(Tasks and exercises):
1. In the Nokia first-quarter 2006 results, reproduce the passage from "Multimedia first quarter" up to and including "the device portfolio.".
2. Based on the Nokia first-quarter 2006 results, decide whether each statement is true, answering yes or no and quoting the words that settle it: (a) Mobile Phones net sales more than doubled in North America. (b) Multimedia net sales rose year on year in every region. (c) Multimedia operating profit for the first quarter 2006 included a EUR 15 million restructuring charge.

(Extracted text):
Nokia's average selling price in the first quarter 2006 was EUR 103, down from EUR 110 in the first quarter 2005, but increased from EUR 99 in the fourth quarter 2005. Nokia's first quarter 2006 average selling price reflected a lower than expected proportion of lower priced entry-level products, together with an increased proportion of higher-end products in Nokia's device sales compared with the fourth quarter 2005. The Nokia N70 multimedia computer was the highest revenue generating device in the first quarter 2006.
Mobile Phones: First quarter 2006 net sales grew 30% to EUR 5.9 billion, compared with EUR 4.5 billion in the first quarter 2005, driven by strong industry volumes and our competitive product portfolio. Net sales increased in all regions year on year. Growth was strongest in North America, where our net sales more than doubled.
Mobile Phones operating profit grew 25% to EUR 1 085 million, compared with EUR 869 million in the first quarter 2005, with an operating margin of 18.5% (19.2%). Operating profit growth in the first quarter 2006 was supported by strong net sales. First quarter 2006 operating profit included a EUR 14 million initial restructuring charge related to the planned formation of a new global company comprising the respective CDMA mobile device businesses of Nokia and SANYO Electric Co. Ltd.
Multimedia: First quarter 2006 net sales increased 55% to EUR 1.8 billion, compared with EUR 1.1 billion in the first quarter 2005. Net sales increased year on year in all regions except North America. Growth was strongest in China, where our net sales more than doubled, followed by Asia-Pacific, Europe, and Middle East & Africa, particularly driven by sales of the recently launched Nokia N70 multimedia computer. Net sales in North America and Latin America continued to be at a low level.
Multimedia first quarter operating profit grew 108% to EUR 323 million, compared with EUR 155 million in the first quarter 2005, with an operating margin of 18.4% (13.7%). First quarter 2005 operating profit included a EUR 15 million restructuring charge. Profitability in the first quarter 2006 was driven by strong sales in high-end multimedia computers and effective cost management.
Enterprise Solutions: First quarter 2006 net sales decreased 39% to EUR 186 million, compared with EUR 307 million in the first quarter 2005. Net sales were down in all regions except China and North America, and were adversely affected by the relative age of the device portfolio.

(Supplied information):
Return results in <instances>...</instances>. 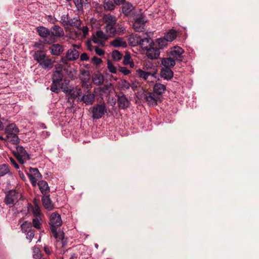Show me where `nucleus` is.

(Answer list):
1.
Multimedia first quarter operating profit grew 108% to EUR 323 million, compared with EUR 155 million in the first quarter 2005, with an operating margin of 18.4% (13.7%). First quarter 2005 operating profit included a EUR 15 million restructuring charge. Profitability in the first quarter 2006 was driven by strong sales in high-end multimedia computers and effective cost management.
Enterprise Solutions: First quarter 2006 net sales decreased 39% to EUR 186 million, compared with EUR 307 million in the first quarter 2005. Net sales were down in all regions except China and North America, and were adversely affected by the relative age of the device portfolio.

2.
(a) Yes: "Growth was strongest in North America, where our net sales more than doubled."
(b) No: "Net sales increased year on year in all regions except North America."
(c) No: "First quarter 2005 operating profit included a EUR 15 million restructuring charge."